__Task requirements__
Arrange every line of the entries below as a numbered list, skipping blank lines and leaving out the picture lines.

* START *

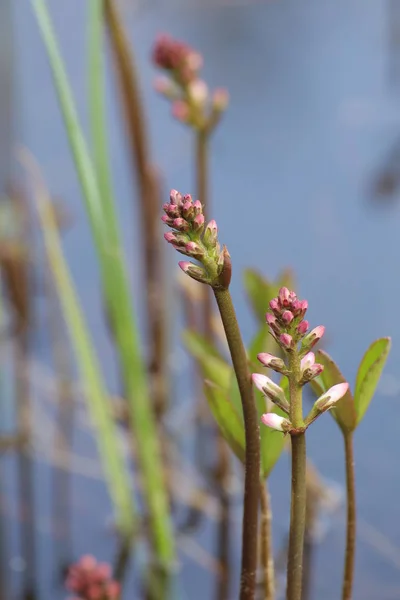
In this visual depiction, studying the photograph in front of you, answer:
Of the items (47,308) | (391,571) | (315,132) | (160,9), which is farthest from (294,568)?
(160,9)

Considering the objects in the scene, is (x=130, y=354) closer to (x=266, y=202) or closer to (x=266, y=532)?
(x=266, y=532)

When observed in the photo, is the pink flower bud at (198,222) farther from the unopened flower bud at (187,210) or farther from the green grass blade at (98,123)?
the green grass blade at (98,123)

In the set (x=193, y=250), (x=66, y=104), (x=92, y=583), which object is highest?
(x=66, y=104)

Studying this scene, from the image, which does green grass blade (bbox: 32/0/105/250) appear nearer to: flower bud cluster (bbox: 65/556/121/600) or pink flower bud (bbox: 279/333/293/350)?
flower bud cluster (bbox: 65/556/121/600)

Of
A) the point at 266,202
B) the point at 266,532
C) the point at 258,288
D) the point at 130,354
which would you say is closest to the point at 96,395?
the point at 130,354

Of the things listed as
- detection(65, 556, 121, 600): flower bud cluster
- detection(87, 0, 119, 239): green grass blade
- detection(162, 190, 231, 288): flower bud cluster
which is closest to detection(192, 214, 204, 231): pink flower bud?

* END *

__Output for this task__
1. In this visual depiction, studying the photograph in front of you, answer:
2. Of the items (47,308) | (391,571) | (315,132) | (160,9), which is farthest from (294,568)?
3. (160,9)
4. Considering the objects in the scene, is (x=130, y=354) closer to (x=266, y=202) or closer to (x=266, y=532)?
5. (x=266, y=532)
6. When observed in the photo, is the pink flower bud at (198,222) farther from the unopened flower bud at (187,210) or farther from the green grass blade at (98,123)?
7. the green grass blade at (98,123)
8. In the set (x=193, y=250), (x=66, y=104), (x=92, y=583), which object is highest?
9. (x=66, y=104)
10. Studying this scene, from the image, which does green grass blade (bbox: 32/0/105/250) appear nearer to: flower bud cluster (bbox: 65/556/121/600) or pink flower bud (bbox: 279/333/293/350)?
11. flower bud cluster (bbox: 65/556/121/600)
12. Of
13. A) the point at 266,202
14. B) the point at 266,532
15. C) the point at 258,288
16. D) the point at 130,354
17. which would you say is closest to the point at 96,395?
18. the point at 130,354
19. Of the things listed as
20. - detection(65, 556, 121, 600): flower bud cluster
21. - detection(87, 0, 119, 239): green grass blade
22. - detection(162, 190, 231, 288): flower bud cluster
23. which is closest to detection(192, 214, 204, 231): pink flower bud?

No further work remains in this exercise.